I had to get a follow up mamogram this morning.
They called a few days ago to tell me my annual mamogram had some "irregularities" and they needed further investigation. I kind of freaked out.
"You sound concerned," the tech said to me on the phone.
"My first husband died of cancer." I said. Yea, I was concerned.
My mind went immediately to chemo appointments and bald heads and thoughts of life insurance for my orphaned children. I could not think of a single person who had to have this done before.
Within an hour I had several examples of women who had the same experience and they were all fine; shadows or folds or dense tissue. This situation is apparently quite common, women are asked to come back and get tugged and pulled and smashed and radiated all over again, and for what?
"Dense tissue". That was my result. I was very relieved. Mike took the morning off and we celebrated afterwards.
I may have overreacted. Is all of this overkill? I worry that the harsh manipulation of "my girls" will actually do more damage than good. I am not discounting the importance of mamograms, I just believe the less medical intervention the better.

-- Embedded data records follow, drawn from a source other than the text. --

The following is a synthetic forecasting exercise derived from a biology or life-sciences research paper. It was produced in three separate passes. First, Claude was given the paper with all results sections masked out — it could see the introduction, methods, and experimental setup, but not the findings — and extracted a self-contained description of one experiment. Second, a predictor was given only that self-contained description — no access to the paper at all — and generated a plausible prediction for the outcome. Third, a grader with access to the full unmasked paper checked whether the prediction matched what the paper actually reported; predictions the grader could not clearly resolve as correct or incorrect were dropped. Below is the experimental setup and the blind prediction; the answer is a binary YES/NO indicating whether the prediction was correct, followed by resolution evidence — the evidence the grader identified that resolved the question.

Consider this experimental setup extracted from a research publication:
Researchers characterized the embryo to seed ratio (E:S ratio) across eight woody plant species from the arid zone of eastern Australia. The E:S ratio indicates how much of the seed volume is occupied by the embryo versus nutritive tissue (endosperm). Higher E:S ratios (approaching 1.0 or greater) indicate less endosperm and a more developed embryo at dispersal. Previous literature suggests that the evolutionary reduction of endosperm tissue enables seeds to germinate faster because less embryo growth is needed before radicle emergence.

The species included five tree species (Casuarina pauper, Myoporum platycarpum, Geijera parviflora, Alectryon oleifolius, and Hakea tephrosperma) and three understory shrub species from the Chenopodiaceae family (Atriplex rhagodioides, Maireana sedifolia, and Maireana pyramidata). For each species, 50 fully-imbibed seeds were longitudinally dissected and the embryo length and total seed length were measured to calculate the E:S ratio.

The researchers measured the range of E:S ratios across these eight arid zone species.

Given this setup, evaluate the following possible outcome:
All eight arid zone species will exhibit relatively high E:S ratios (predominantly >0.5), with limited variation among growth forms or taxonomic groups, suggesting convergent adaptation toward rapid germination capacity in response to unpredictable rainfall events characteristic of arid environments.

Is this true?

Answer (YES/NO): YES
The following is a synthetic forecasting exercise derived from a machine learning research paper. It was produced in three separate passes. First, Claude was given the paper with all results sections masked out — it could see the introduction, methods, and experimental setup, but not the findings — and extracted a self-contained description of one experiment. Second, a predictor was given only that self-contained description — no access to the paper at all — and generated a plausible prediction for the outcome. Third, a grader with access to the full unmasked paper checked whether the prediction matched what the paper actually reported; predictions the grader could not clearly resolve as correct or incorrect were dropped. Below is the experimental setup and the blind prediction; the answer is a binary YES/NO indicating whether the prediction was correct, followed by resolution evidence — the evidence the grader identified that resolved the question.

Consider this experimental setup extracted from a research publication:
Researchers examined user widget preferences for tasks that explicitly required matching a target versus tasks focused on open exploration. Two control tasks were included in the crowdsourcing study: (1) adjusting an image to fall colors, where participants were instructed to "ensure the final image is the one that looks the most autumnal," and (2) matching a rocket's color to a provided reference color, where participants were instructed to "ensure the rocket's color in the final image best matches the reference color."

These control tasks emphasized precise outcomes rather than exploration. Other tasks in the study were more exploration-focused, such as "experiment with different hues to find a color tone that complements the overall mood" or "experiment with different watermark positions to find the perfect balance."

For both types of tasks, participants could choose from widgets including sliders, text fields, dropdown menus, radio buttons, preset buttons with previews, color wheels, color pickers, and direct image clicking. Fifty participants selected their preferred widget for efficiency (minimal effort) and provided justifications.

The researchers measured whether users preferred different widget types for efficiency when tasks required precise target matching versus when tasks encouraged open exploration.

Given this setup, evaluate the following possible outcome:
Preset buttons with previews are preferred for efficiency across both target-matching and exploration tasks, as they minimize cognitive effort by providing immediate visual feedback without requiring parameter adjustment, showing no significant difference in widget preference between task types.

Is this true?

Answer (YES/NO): NO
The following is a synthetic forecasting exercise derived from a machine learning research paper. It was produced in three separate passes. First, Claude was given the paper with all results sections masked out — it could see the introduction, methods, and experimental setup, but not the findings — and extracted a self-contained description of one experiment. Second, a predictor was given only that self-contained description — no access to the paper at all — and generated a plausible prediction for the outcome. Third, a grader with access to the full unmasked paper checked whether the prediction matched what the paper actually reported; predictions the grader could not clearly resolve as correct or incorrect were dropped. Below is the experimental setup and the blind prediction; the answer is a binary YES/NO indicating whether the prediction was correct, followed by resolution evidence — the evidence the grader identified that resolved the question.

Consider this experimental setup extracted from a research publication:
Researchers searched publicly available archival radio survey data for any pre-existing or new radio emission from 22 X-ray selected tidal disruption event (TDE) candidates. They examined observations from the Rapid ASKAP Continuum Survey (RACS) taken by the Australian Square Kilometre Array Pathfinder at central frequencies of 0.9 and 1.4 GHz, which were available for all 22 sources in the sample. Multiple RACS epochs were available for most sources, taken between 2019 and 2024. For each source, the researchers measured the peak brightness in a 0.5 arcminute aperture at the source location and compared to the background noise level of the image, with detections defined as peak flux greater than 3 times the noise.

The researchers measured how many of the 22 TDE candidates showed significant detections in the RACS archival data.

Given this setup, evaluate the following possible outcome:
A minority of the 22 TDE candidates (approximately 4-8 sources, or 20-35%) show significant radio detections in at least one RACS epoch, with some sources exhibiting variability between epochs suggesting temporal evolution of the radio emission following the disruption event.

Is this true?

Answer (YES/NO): NO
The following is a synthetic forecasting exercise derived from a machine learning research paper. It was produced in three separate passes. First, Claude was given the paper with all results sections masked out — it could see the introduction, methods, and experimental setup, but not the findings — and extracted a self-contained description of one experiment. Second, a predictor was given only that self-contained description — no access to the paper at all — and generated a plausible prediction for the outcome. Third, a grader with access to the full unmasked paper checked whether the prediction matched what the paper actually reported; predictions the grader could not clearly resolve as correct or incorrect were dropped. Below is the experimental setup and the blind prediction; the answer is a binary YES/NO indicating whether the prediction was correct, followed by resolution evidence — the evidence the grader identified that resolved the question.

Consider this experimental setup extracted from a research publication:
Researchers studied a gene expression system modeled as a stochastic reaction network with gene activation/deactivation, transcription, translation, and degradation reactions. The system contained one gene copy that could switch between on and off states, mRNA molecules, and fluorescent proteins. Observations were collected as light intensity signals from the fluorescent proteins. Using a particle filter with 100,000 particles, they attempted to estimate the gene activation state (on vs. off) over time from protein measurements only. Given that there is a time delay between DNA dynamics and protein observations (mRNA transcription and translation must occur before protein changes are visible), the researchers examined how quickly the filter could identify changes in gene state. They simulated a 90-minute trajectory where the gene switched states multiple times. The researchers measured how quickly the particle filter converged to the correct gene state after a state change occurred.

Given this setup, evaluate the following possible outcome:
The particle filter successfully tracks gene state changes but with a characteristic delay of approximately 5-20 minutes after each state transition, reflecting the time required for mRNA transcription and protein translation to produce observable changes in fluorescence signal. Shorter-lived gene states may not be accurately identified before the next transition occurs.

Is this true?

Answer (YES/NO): YES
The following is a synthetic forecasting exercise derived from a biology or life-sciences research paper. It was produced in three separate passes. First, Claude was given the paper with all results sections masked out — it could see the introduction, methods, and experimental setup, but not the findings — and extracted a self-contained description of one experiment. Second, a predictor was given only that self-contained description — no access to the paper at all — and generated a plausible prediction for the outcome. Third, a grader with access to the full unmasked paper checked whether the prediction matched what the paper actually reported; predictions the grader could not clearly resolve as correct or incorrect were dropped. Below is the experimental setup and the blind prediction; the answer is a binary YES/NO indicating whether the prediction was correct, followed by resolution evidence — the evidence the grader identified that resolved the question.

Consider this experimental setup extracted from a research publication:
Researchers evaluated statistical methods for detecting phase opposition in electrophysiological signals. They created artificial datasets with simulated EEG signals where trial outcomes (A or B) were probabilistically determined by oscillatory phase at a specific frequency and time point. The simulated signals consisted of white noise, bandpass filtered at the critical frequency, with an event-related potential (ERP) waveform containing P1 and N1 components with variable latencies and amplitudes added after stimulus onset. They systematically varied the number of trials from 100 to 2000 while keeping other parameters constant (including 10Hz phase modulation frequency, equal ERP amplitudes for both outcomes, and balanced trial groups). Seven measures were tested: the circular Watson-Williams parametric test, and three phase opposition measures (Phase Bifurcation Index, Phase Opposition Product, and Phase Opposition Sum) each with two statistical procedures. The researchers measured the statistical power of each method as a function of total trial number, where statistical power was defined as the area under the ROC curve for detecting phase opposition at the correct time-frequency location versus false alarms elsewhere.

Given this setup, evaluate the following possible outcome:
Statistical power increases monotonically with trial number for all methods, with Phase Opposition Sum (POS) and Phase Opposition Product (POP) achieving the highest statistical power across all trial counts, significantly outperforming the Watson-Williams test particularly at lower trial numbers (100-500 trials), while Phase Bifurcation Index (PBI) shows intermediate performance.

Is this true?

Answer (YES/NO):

But I feel such pressure to stay well for the boys. I worry that I have become a hypocondriac since Bob died. Diagnosing myself with a hernia, ovarian cancer and colon cancer all in the last few years. None of which have turned out to be anything more than constipation or indigestion or perimenapause. I was never paranoid about my health before, but I also never had constipation or indigestion. ICK!
So, am I paranoid or just getting older? I can't be that old, I do still have "dense" breasts. And I am just not willing to give up red wine yet! Of course, I never drank red wine before Bob died. Not for lack of trying on his part, I am sure he is sifting in his urn over this development, thinking of all the lost opportunities.
I hope everyone doesn't get as anxious about the news of "irregularity" as I did, the anxiety alone can't be good for you. I hope most people don't have a reason to feel so anxious.
The celebration once Mike and I got the "all clear" was almost worth the anxiety though. Silly maybe, but it was a celebration that Bob and I never got to have. It felt a little decadent, such a minor event. I figure it is better to celebrate any victory, even dense tissue, than not have a victory to celebrate.